Es fehlt, ohne die Gewaltbereitschaft des "Schwarzen Blocks" kleinzureden, auch jedes Motiv dafür, einen potenziell tödlichen Sprengsatz auf Polizisten zu werfen. Für so dämlich halte ich selbst testosteronbefeuerte Randalefreaks, die sich aus irgend einem Grunde für "poltisch" und "links" halten, nicht.

Es gibt aber sehr wohl ein Motiv, die "Bombensache" medial hochzukochen.
Wie annalist schrieb:
Und jetzt sollen Linke in einer Demo durch eine 'Explosion', 'explodierende Wurfkörper' oder einen 'Splittersprengsatz' PolizistInnen verletzt haben? Es fällt mir schwer, mir das vorzustellen. Es passt allerdings hervorragend ins Bild der gemeingefährlichen Linksextremisten.
Meine Ansicht: Wenn Medien von einer "Splitterbombe" berichten, betreiben sie damit ganz üble Hetze.

Allerdings halte ich auch annalists Vergleich mit der berüchtigten (und mittlerweile bewiesenen) Strategie der Spannung für übertrieben. In den 1970er Jahren gab es in Italien eine Reihe inszenierter terroristischer Aktivitäten, die "linken Terroristen" in die Schuhe geschoben wurden. Wie sich später herausstellte, waren die wirklichen Attentäter italienische Geheimdienste, aber auch Rechtsextremisten, die NATO/CIA-Geheimorganisation Gladio und die "Geheimloge" Propaganda Due (P2). Zweck der oberflächlich an einen mittelmäßigen Verschwörungsthriller erinnernden Aktion war es, die öffentliche Meinung zu Ungunsten der politischen Linken zu manipulieren, und insbesondere die damals einflussreiche Kommunistische Partei Italiens in Misskredit zu bringen.

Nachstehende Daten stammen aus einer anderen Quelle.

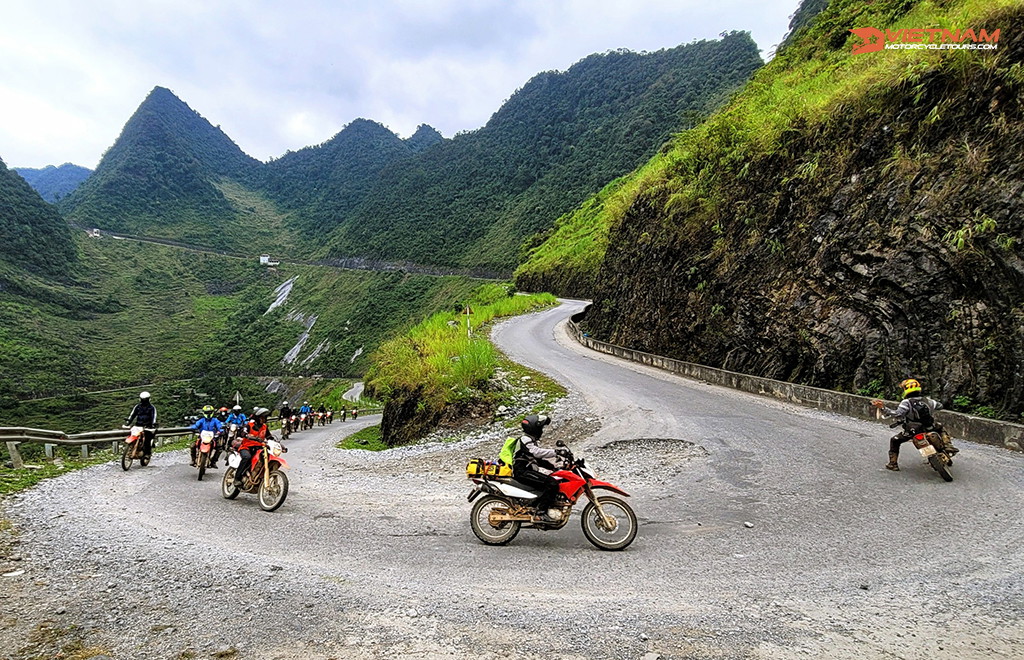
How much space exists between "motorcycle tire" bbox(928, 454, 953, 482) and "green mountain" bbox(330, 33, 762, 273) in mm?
72947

Auch der Vergleich mit anderen inszenierten Attentaten, etwa dem Celler Loch, ist übertrieben. Allenfalls lässt sich eine Parallele zu Fällen herstellen, in denen Provokateure, wie etwa während der Demos gegen den G8-Gipfel zu Gewalttaten animierten, die einen Vorwand für "hartes Durchgreifen" geliefert hätten. Aber wenn in Berlin Provokateure am Werk waren, dann gingen sie meines Erachtens ziemlich dilettantisch vor. Denn Provakateuren geht es normalerweise darum, eine friedliche "Latschdemo" zur "Zoff-Demo" oder gar zur Straßenschlacht "umkippen" zu lassen - und nicht um einen blutigen "Showeffekt", der schwerlich zum "Mitmachen" animiert.

Was bleibt:
Ein übler Eindruck, wie schnell und heftig selbst eher geringfügige Vorfälle dramatisiert werden. Auch "dank" eifrig mithetzender Medien.
Und ein Eindruck davon, wie groß die Angst vor dem "Druck der Straße" sein muss. Denn das Schreckgespenst eines immer schlimmer und immer brutaler werdenden Linksextremismus wird, denke ich, ja nicht von ungefähr aus der Mottenkiste geholt.
(Übrigens gab es allein im April mindestens 73 Verletzte durch rechtsextreme Gewalt. Auch wenn Nazi-Schläger ebenfalls für eine autoritäre Politik im Sinne eines Polizeistaates instrumentalisierbar sind, passen "Linke Gewalttäter" wohl besser ins Konzept. Hysterisch reagierende Linke sind in diesem Sinne nebenbei bemerkt ebenfalls "nützlich".)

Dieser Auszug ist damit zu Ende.